これだけ距離があれば、果たして近づける者が存在するか怪しいものだな。
どれ? これだけいいようにされても、まだ貴様は後ろで縮こまっていたいのか?
くははははははっ!! オーク共、大した度胸だな貴様らのリーダーは!!!」
「小娘ぇぇっぇぇぇぇぇぇぇぇぇぇぇぇぇ!!!!」
怒号を上げて、オーガが肩に担いでいた大剣の鞘を捨てた。
「いいだろう、このダミアス様が直接手を下してやる!!!
光栄に思いながら死ねぇぇぇぇ!!!!」
ダミアスが突出し、オークとは比べ物にならないスピードで迫る。
十分に力の乗った上段からの一撃。
だが、リーリエルはあらかじめ唱えていた打撃術で強化した拳で打ち払った。
大剣が軌道を変えて地面をえぐる。
直後、リーリエルが隙だらけのダミアスの顔面を打ち抜いた。
「ごあぁ!?」
吹き飛ばされたダミアスは、それでも大剣は離さずすぐに体勢を立て直した。
「ば、馬鹿な!? 俺の剣を素手で打ち払うなど!!!
小娘!! お前一体何者……ぐぉ!?」
すんでのところで、ダミアスはリーリエルの放った蒼氷嵐を躱していた。
「ほう、今のを避けるか。
逃げ回るのは慣れているようだな」
「小娘がああああああああああ!!!!」
突っ込んできたダミアスの袈裟斬りに、今度は正面から拳を叩きつける。
ぎぃんっと鈍い音を立てて、双方が踏みとどまった。
鍔迫り合いのように押し合う。
「ぐぅっ……こ、このぉ……!!!」
均衡状態をダミアスが崩し、何度か大剣を叩きつけるが、リーリエルはすべて弾き返していた。

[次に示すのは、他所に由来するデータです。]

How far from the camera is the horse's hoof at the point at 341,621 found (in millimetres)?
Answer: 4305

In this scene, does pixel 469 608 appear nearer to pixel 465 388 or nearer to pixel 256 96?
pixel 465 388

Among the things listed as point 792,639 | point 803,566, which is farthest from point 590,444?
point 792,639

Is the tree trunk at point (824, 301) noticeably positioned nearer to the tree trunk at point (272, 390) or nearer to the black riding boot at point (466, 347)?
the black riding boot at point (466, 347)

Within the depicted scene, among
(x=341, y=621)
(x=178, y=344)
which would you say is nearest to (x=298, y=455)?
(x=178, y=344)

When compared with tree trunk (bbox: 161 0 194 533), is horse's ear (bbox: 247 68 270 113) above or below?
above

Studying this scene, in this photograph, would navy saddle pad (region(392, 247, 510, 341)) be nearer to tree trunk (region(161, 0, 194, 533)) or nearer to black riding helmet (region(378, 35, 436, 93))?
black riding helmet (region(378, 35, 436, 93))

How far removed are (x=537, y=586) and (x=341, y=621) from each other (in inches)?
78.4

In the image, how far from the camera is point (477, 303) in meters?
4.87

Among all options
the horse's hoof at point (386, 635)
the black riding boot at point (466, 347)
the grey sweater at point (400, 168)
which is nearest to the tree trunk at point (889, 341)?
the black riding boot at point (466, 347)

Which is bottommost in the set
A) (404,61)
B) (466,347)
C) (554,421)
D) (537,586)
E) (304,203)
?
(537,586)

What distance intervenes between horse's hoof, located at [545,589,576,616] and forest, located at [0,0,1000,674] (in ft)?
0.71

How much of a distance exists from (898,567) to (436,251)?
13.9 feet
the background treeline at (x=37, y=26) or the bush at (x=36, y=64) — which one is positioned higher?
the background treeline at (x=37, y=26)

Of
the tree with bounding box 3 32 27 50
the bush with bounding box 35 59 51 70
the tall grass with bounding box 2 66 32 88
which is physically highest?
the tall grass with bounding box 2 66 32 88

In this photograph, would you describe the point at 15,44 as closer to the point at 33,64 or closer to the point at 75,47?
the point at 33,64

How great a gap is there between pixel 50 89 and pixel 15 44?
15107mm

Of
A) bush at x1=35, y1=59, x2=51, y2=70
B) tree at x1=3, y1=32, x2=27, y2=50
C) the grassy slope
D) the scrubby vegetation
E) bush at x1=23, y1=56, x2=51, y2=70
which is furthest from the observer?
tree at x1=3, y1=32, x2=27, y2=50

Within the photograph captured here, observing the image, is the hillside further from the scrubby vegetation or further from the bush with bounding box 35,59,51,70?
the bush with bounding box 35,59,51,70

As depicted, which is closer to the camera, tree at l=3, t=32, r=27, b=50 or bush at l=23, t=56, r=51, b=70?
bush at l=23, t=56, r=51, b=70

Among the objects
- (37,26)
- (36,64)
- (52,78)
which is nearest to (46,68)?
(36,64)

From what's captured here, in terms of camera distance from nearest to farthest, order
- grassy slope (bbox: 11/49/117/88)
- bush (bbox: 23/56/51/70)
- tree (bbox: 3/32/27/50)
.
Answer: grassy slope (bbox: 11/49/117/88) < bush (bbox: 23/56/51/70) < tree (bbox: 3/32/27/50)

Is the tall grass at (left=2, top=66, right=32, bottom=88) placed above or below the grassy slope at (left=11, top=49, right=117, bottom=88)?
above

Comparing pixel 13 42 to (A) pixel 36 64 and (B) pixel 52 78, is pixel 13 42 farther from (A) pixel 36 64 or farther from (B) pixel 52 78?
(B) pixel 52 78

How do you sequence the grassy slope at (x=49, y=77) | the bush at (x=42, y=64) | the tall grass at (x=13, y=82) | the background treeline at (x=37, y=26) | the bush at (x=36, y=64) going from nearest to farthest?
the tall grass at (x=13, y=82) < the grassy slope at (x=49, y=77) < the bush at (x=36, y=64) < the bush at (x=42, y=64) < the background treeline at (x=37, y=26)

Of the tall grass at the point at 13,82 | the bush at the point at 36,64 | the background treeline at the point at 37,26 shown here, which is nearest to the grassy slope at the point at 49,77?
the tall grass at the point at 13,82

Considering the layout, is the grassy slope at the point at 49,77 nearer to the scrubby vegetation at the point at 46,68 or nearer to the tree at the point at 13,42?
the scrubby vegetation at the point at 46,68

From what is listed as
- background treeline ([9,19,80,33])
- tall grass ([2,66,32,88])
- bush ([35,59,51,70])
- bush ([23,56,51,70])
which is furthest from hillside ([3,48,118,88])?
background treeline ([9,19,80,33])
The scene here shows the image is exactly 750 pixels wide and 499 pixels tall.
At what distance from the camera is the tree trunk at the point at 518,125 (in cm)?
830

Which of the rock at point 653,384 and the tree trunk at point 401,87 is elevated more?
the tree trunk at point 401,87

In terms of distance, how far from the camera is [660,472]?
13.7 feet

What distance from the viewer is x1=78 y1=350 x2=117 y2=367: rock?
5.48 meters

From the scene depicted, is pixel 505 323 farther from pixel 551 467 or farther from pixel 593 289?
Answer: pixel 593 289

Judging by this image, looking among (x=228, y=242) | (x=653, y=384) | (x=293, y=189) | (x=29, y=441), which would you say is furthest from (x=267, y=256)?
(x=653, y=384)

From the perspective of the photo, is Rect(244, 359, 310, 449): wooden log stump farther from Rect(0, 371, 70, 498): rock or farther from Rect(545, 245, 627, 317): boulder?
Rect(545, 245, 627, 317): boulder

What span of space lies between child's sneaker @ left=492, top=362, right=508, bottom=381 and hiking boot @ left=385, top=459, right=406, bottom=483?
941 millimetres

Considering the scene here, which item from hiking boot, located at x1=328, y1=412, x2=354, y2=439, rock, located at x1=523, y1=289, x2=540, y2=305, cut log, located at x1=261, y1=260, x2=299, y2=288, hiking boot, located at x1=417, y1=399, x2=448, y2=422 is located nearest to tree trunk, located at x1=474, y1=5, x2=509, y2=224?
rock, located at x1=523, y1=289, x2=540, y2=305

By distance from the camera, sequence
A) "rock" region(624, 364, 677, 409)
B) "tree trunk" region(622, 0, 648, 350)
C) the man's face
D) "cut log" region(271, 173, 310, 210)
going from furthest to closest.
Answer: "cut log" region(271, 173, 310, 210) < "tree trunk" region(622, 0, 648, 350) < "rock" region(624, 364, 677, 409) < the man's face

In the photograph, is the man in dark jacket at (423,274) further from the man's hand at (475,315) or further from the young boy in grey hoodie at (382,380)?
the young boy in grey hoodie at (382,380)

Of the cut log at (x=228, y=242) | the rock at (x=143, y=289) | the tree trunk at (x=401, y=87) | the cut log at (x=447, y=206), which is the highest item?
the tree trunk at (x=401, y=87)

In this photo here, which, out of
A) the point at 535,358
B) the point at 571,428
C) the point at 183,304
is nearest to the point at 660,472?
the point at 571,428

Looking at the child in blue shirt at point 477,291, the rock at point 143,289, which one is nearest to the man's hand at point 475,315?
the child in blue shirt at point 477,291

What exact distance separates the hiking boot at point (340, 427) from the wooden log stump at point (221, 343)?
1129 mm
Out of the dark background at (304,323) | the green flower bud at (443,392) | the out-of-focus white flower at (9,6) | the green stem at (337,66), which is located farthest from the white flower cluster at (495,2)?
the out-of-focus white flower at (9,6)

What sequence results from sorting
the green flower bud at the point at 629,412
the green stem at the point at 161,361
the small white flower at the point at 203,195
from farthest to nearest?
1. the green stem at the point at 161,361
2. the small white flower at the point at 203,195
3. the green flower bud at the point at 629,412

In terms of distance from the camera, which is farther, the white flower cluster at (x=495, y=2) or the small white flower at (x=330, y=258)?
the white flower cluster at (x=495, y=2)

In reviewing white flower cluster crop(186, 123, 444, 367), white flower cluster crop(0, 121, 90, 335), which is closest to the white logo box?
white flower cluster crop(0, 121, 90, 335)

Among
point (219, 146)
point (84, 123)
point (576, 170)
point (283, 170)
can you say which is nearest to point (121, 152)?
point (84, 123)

脂汗を垂らすダミアスと比べて、リーリエルは冷静だった。
「こ、小娘がぁぁぁぁ!!!」
激昂するダミアスに、リーリエルは大きな息を吐いた。
「……期待外れだな。
これなら、まだコボルトウォーリアーとやらの方が手ごたえがあったぞ」
「馬鹿を言え!!! 小娘ごときに、ウォーリアーが倒せるものか!!!」
「戦っている相手の実力もわからんのか?
どれだけ狭い世界で生きてきたのだ貴様は」
リーリエルがダミアスの剣をかいくぐって懐に入り、胴をまともに捉えた。
ダミアスが大きく吹き飛ばされ、地面を転がっていく。
「これでしまいだ」
即座に追撃をかけるリーリエル。
しかし、ダミアスは転がり続ける中どうにか体勢を立て直し、リーリエルを迂回した。
(くそが!! この小娘、でたらめだ!!
これ以上好きにされてたまるか!!!)
にぃっと嗤い、ダミアスは後方で待機していたガヴリーの下へ全力で向かった。
ガヴリーが魔弓を構えるが、先ほどの爆裂矢はダミアスも見ている。
連続で撃てるようだが、その分オーガを貫くほどの高威力ではない。
「あの程度の速攻魔法、この俺が耐え切れないとでも思うか!?
お前を殺して、あの小娘をオークどもと共になぶり殺しにしてくれる!!!」
声に押されるようにガヴリーが下がるが、そのスピードは遅い。
オーガがさらに速度を上げてガヴリーに十分に接近し、もはや避けきれない間合いとなった。
「まずはお前からだぁぁぁ!!!!」
歪んだ笑みを浮かべるダミアスに、ガヴリーは一言で返した。
「爆炎弾!!」
ガヴリーが、魔弓を介して魔法を発動させる。
速攻魔法ではない、あらかじめ集中して練り上げていた魔力で通常の魔法を使ったのだ。
爆音と共に、炎に包まれたダミアスが吹き飛んだ。